We can formulate a slightly stronger version of this general statement, that only requires the continuity of certain specific other partial derivatives, but this would get too complicated.

Note: The video below will probably be replaced by a better video that covers the subtleties better, but it's provisionally okay.

## Particular cases

Clairaut's theorem can be verified in a number of special cases through direct computations. Some of these are illustrated below.

For further information, refer: Additively separable function

Suppose $F(x,y)$ is an additively separable function of two variables, i.e., we can write: $\! F(x,y) := f(x) + g(y)$

where $f,g$ are both functions of one variable. Assume that both $f$ and $g$ are both differentiable. Then, we have: $\! F_x(x,y) = f'(x), F_y(x,y) = g'(y)$

Differentiating each of these a second time with respect to the other variable, we obtain that: $\! F_{xy}(x,y) = 0, F_{yx}(x,y) = 0$

Thus, we see that both second-order mixed partial derivatives are the zero function. In particular, they are equal to each other.

### Multiplicatively separable functions

For further information, refer: Multiplicatively separable function

Suppose $G(x,y)$ is a multiplicatively separable function of two variables, i.e., we can write: $\! G(x,y) := f(x)g(y)$

where $f,g$ are both functions of one variable. Assume that both $f$ and $g$ are both differentiable. Then, we have: $\! G_x(x,y) = f'(x)g(y), G_y(x,y) = f(x)g'(y)$

Differentiating each of these a second time with respect to the other variable, we obtain that: $\! G_{xy}(x,y) = f'(x)g'(y), G_{yx}(x,y) = f'(x)g'(y)$

We thus see that both the second-order mixed partial derivatives are equal.

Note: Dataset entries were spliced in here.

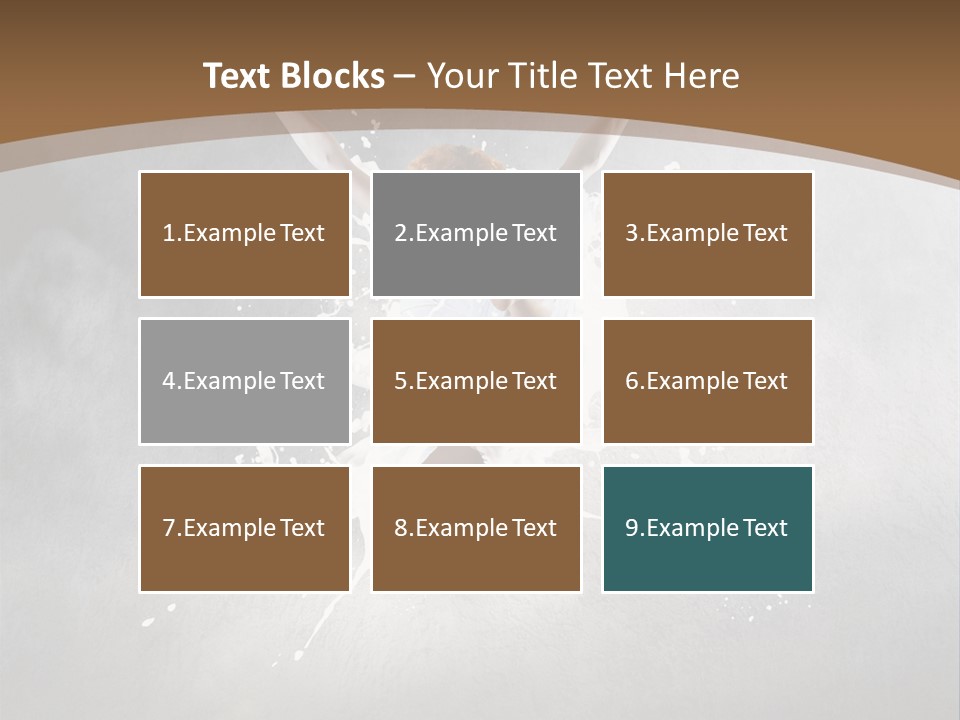 Text Blocks – Your Title Text Here

1.Example Text

2.Example Text

3.Example Text

4.Example Text

5.Example Text

6.Example Text

7.Example Text

8.Example Text

9.Example Text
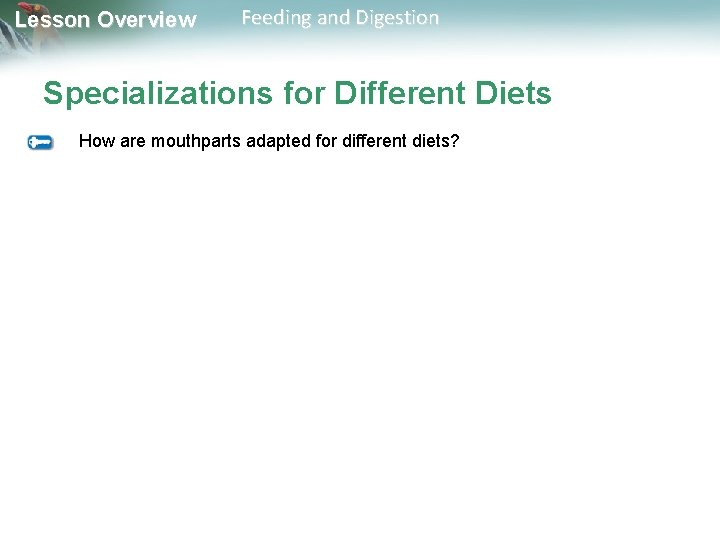 Lesson Overview Feeding and Digestion

Specializations for Different Diets

How are mouthparts adapted for different diets?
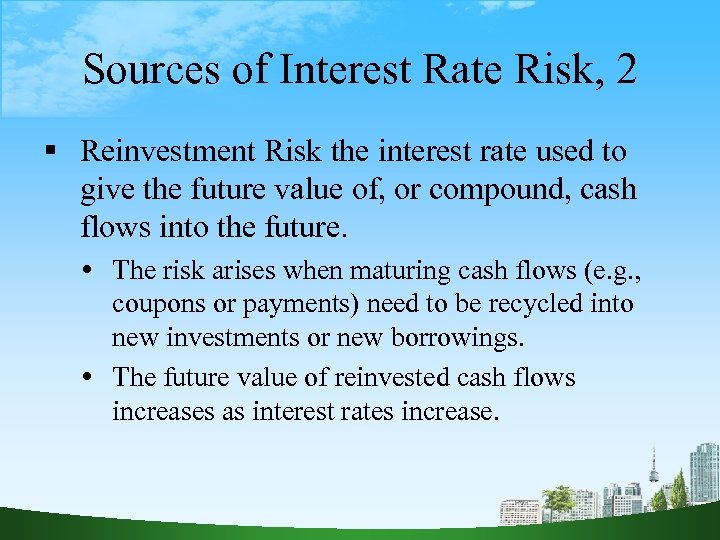 Sources of Interest Rate Risk, 2

▪ Reinvestment Risk the interest rate used to give the future value of, or compound, cash flows into the future.

• The risk arises when maturing cash flows (e.g., coupons or payments) need to be recycled into new investments or new borrowings.

• The future value of reinvested cash flows increases as interest rates increase.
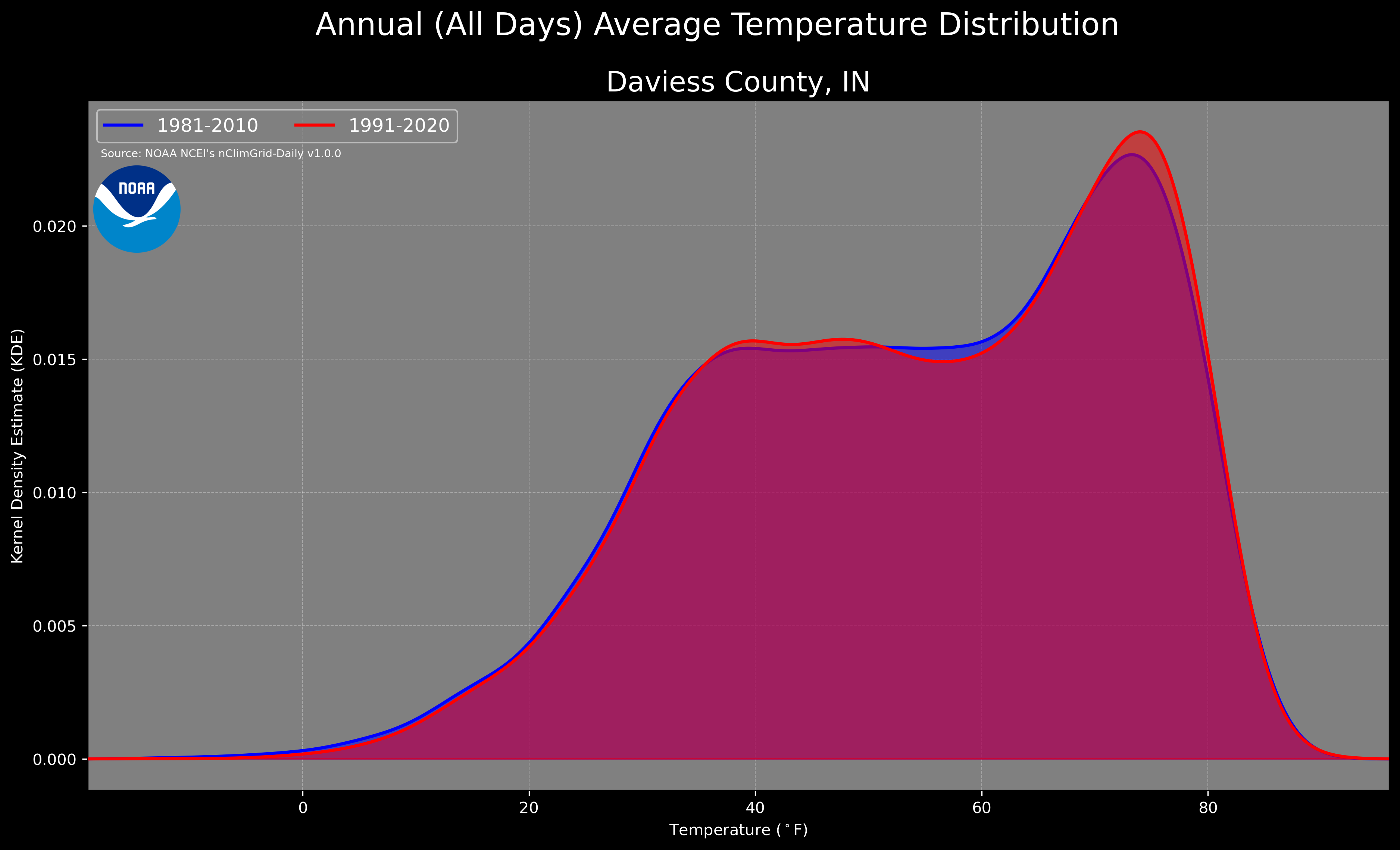 Annual (All Days) Average Temperature Distribution

Daviess County, IN

1981-2010
1991-2020

Source: NOAA NCEI's nClimGrid-Daily v1.0.0

NOAA

Kernel Density Estimate (KDE)

0.020
0.015
0.010
0.005
0.000

0
20
40
60
80

Temperature ($^\circ$F)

Note that the proof for multiplicatively separable functions can be easily generalized to functions that are expressible as sums of multiplicatively separable functions. This, therefore, includes all polynomial functions.

## Proof

### Key computation as a double limit at a point

Based on the definition as a double limit at a point, we have: $f_{xy}(x_0,y_0) = \lim_{y \to y_0} \frac{\lim_{x\to x_0} \frac{f(x,y) - f(x_0,y)}{x- x_0} - \lim_{x \to x_0} \frac{f(x,y_0) - f(x_0,y_0)}{x- x_0}}{y - y_0}$

Now, conditional to the existence of this expression, we can use that limit is linear to combine the two limits in the inner sum on the right side and get: $f_{xy}(x_0,y_0) = \lim_{y \to y_0} \frac{\lim_{x\to x_0} \left(\frac{f(x,y) - f(x_0,y)}{x- x_0} - \frac{f(x,y_0) - f(x_0,y_0)}{x- x_0}\right)}{y - y_0}$

With some simple algebraic tidying up, this becomes: $f_{xy}(x_0,y_0) = \lim_{y \to y_0} \lim_{x\to x_0} \left[\frac{f(x,y) - f(x_0,y) - f(x,y_0) + f(x_0,y_0)}{(x -x_0)(y - y_0)}\right]$

A similar calculation for the other mixed partial yields that: $f_{yx}(x_0,y_0) = \lim_{x \to x_0} \lim_{y\to y_0} \left[\frac{f(x,y) - f(x,y_0) - f(x_0,y) + f(x_0,y_0)}{(y -y_0)(x - x_0)}\right]$

We notice that, although the terms are written in a slightly different order, the expressions whose limit is being computed is the same in both cases. The only difference between the two cases is the order in which we are taking limits. In the $f_{xy}$ case, we take the limit with respect to $x \to x_0$ on the inside, and then take the limit with respect to $y \to y_0$ on the outside. In the $f_{yx}$ case, we take the limit with respect to $y \to y_0$ on the inside, and then take the limit with respect to $x \to x_0$ on the outside.